Tonight, I grab my headphones and turn up the sound, drowning the fear and anger with the sound of Metallica. I lie back and stare at the ceiling, allowing the guitar and screaming vocals to take over, to numb myself, and stop the need to run downstairs and help. I’ll get the crap kicked out of me if I do. Instead, I close my eyes and watch the red and black colours of the music dancing through my mind, obliterating thoughts.

 

One day I won’t be a kid. One day I can look after her. If I can look after my mum, she wouldn’t leave me alone. She’d need me instead of the men who come into our life, who tear our world apart and leave again. I’ll be a teenager in two years, almost a man. I can do their job. If I’m not enough, and Mum doesn’t want me, I’ll be big enough to take care of myself when she leaves me again.

 

Now I’m older, when she goes away, I can already look after myself. I’m not scared any more like I was a few years ago, when I’d sleep with a cricket bat by my bed in case somebody came into the house. Now I’m bigger, I’m not such a baby about these things; it’s just my life. Mum always comes back, even if she doesn’t tell me when she’s going away or why.
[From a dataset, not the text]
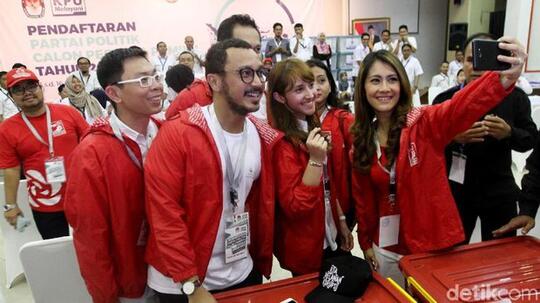 Giring Ganesha Umumkan Siap Maju Pilpres 2024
Sometimes she’s gone for a couple of days. That’s okay. If the time stretches into weeks, I worry in case she’s hurt or lost.

 

I never tell anybody.

 

The thoughts edge through the music:

 

If I was older and I could look after Mum, she’d be safer.

 

I wouldn’t be alone, if I was a good enough son for her.

 

What is it I do wrong that makes her go away?

 

What if one day my mum goes away and never comes back?